First of all... no one get offended. These are not made of real turtles!!! I would never eat real turtle! I just thought it was cute. 

*Red-Neck Turtle Burgers*

Here's a new twist on how to serve burgers and if you don't cook, 
give this handy little guide to someone that does and request them.

Handmade ground beef patties, topped with sharp cheddar cheese, wrapped in a bacon weave, then the next step,
add hotdogs as the heads, legs with slits for toes and tail. 

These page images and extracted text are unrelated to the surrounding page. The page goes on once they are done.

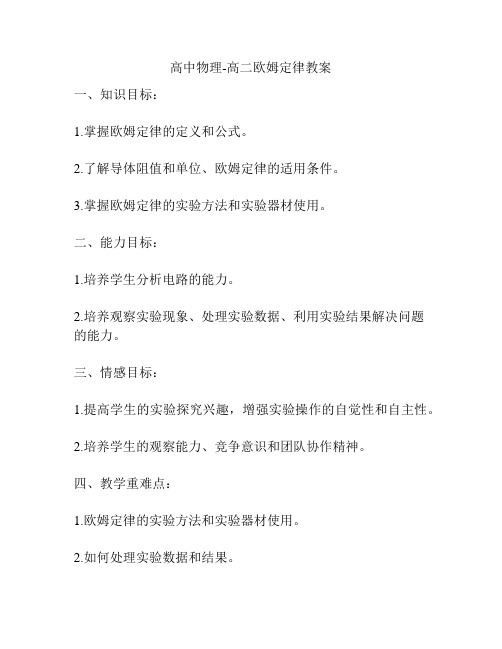 高中物理-高二欧姆定律教案

一、知识目标：

1.掌握欧姆定律的定义和公式。

2.了解导体阻值和单位、欧姆定律的适用条件。

3.掌握欧姆定律的实验方法和实验器材使用。

二、能力目标：

1.培养学生分析电路的能力。

2.培养观察实验现象、处理实验数据、利用实验结果解决问题的能力。

三、情感目标：

1.提高学生的实验探究兴趣，增强实验操作的自觉性和自主性。

2.培养学生的观察能力、竞争意识和团队协作精神。

四、教学重难点：

1.欧姆定律的实验方法和实验器材使用。

2.如何处理实验数据和结果。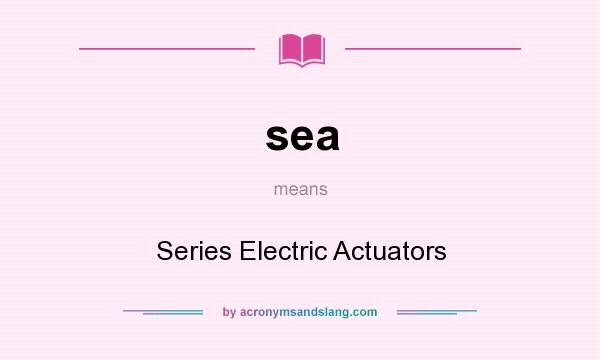 sea

means

Series Electric Actuators

by acronymsandslang.com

Next step. Place on an oven rack, covered loosely with foil and baked for 20-30 minutes at 400 degrees. A little crispy, not too crunchy.


----------



## DixieParadise (May 21, 2011)

No offense...I think they are pretty cute, too. Don't know...just me. We have a spam-o-rama, here. You have just given me a new idea.


----------



## coreyc (May 21, 2011)

Boy do they look good


----------



## jaizei (May 21, 2011)

Great idea.


----------



## ALDABRAMAN (May 21, 2011)

Creative, I love them! LOL.....


----------



## CtTortoiseMom (May 21, 2011)

Oh my, they should call it a heart attack turtle!! My husband wants to try to make one.


----------



## Jacob (May 21, 2011)

Awesome!


----------



## ticothetort2 (May 22, 2011)

I know whats on this weekend BBQ menu! Awesome, thanks for sharing.


----------



## african cake queen (May 22, 2011)

hello, my husband and i just took at look at your turtle burgers, they are so funny and looks so good. i was wondering if now he will make me one! 'lol' lindy


----------



## ChiKat (May 22, 2011)

CtTortoiseMom said:


> Oh my, they should call it a heart attack turtle!!



My thoughts exactly!! 
I would make one with a lettuce shell and carrot arms/legs


----------



## Mao Senpai (May 22, 2011)

Now.. I want to try this... it looks good.


----------